[What this task involves]
Return every line of the records below that contains the word "options".

[Entries on spatial positioning]
++++++++++
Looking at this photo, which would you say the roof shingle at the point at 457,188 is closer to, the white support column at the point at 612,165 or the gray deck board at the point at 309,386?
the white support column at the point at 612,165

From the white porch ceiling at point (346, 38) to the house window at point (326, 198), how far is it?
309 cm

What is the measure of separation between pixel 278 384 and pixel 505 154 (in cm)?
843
++++++++++
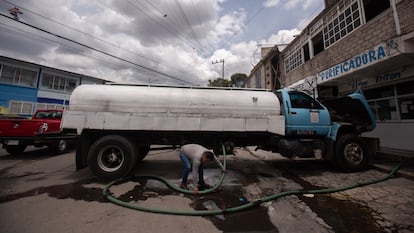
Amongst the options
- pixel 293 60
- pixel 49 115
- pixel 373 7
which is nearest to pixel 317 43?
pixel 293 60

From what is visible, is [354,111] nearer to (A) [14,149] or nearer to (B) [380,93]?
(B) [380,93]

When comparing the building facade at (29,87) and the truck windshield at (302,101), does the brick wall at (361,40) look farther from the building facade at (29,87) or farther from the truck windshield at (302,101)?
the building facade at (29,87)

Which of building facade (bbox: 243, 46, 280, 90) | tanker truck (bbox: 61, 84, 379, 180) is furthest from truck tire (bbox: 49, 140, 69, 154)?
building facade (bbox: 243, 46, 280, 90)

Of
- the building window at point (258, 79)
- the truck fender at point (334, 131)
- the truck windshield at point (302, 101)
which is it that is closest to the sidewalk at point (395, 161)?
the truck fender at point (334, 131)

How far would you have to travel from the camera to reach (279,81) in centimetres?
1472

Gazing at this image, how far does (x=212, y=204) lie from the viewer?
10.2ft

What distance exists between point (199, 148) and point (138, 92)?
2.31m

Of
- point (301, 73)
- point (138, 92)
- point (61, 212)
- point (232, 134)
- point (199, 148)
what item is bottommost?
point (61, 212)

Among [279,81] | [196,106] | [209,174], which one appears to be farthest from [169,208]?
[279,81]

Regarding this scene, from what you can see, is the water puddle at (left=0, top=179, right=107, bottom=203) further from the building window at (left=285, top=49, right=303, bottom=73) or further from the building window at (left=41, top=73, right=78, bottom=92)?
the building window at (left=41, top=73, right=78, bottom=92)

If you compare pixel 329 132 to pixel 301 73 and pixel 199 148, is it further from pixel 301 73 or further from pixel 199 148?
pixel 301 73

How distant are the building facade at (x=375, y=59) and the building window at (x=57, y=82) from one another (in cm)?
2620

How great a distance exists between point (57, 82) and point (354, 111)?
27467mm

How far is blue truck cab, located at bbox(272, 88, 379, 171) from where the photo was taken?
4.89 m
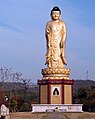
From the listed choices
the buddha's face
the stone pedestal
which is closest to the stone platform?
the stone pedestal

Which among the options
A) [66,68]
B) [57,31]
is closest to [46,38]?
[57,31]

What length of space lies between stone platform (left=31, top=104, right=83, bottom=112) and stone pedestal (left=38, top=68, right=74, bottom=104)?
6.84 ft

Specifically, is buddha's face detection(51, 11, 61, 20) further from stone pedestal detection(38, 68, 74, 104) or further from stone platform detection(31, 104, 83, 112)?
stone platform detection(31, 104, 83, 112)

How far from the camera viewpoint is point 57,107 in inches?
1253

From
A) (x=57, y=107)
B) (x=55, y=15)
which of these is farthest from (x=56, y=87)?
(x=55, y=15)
++++++++++
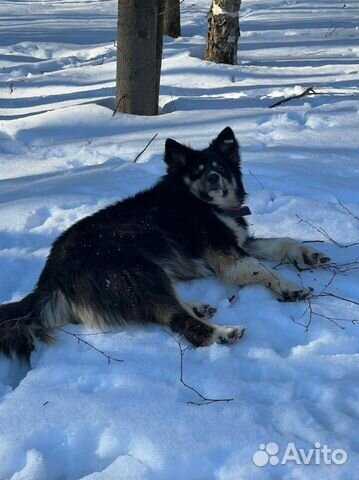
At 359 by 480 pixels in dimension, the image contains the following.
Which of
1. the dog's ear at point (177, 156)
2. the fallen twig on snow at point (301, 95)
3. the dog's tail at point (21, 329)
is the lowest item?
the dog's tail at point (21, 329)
++++++++++
[Finished task]
Amongst the options
Which among the options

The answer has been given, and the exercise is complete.